Cette année, la canicule a déjà engendré une inquiétude croissante avec des températures flirtant avec les 40 °C sur l’ensemble du territoire. Depuis près d'une semaine, 54 départements sont placés en vigilance rouge selon Météo France. Pourtant, sur les réseaux sociaux, beaucoup reviennent à l'été 1976, rapportant que ce dernier avait été plus difficile à vivre sans que le pays ne s'arrête. Comme le relaye 20 Minutes, cette comparaison soulève des questions sur notre approche actuelle face aux crises environnementales.
Néanmoins, évoquer la canicule de 1976 pour minimiser les plaintes contemporaines peut provoquer des réactions mitigées. De nombreux utilisateurs de X soulignent que cette période spécifique avait duré six mois, questionnant si le pays avait réellement cessé de fonctionner. Cependant, beaucoup conviennent que les deux événements ne peuvent être comparés directement.

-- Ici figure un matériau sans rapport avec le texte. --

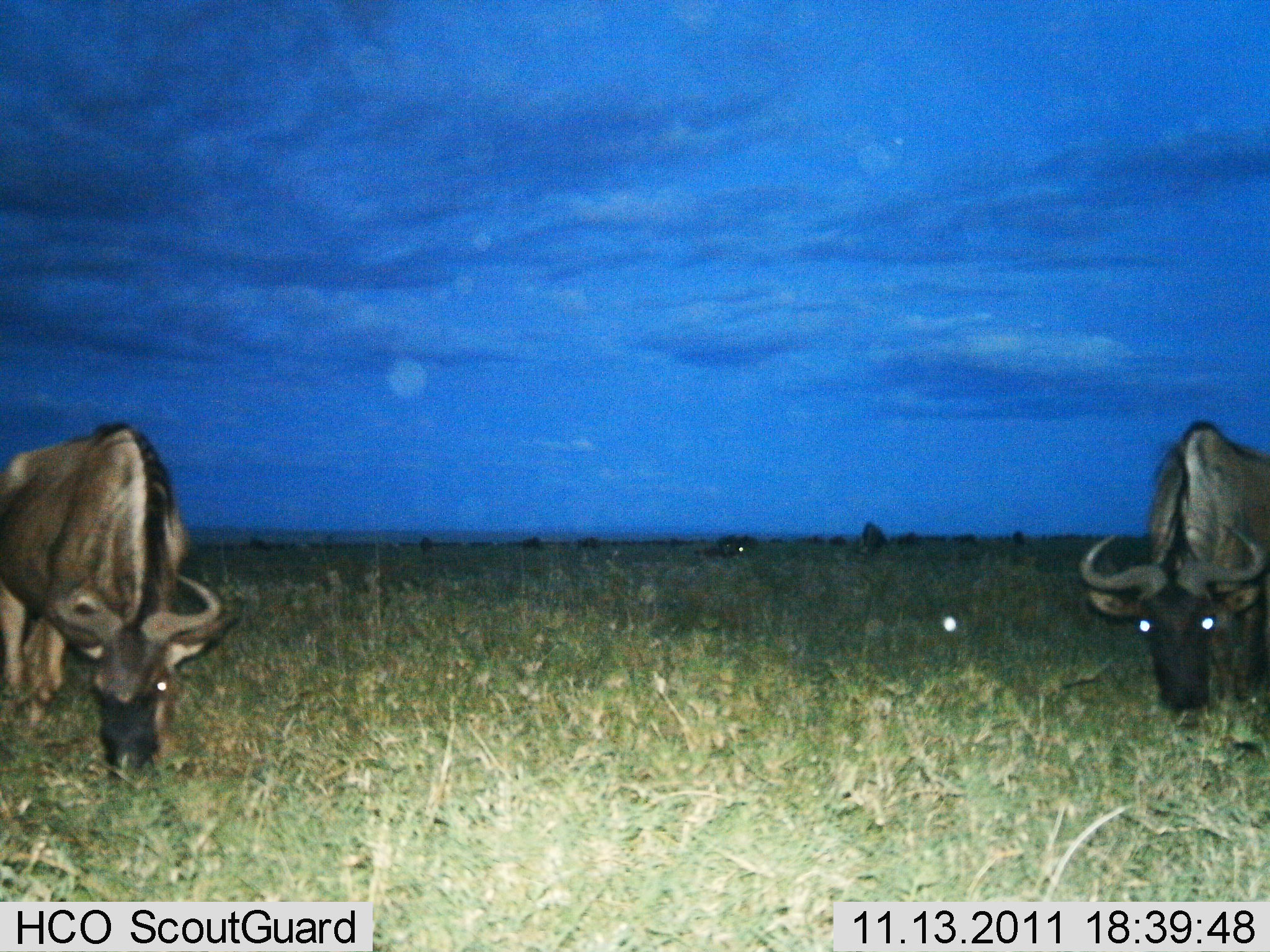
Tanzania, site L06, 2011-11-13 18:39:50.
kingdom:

Deux canicules bien différentes
Christine Berne, climatologue à Météo-France, a récemment évoqué cette question : "La canicule de 1976 a duré du 23 juin au 6 juillet, avec une montée des températures dès mai. La sécheresse était particulièrement marquée, ce qui peut appuyer certaines comparaisons avec la situation actuelle. Néanmoins, au niveau d'intensité, les deux épisodes sont nettement différents." Elle précise que la température moyenne maximum était de 25,5 °C en 1976, contre près de 30 °C aujourd'hui. En effet, Berne conclut que "les événements auxquels nous faisons face actuellement sont bien plus aigus et inclinent vers une situation semblable à celle d'août 2003."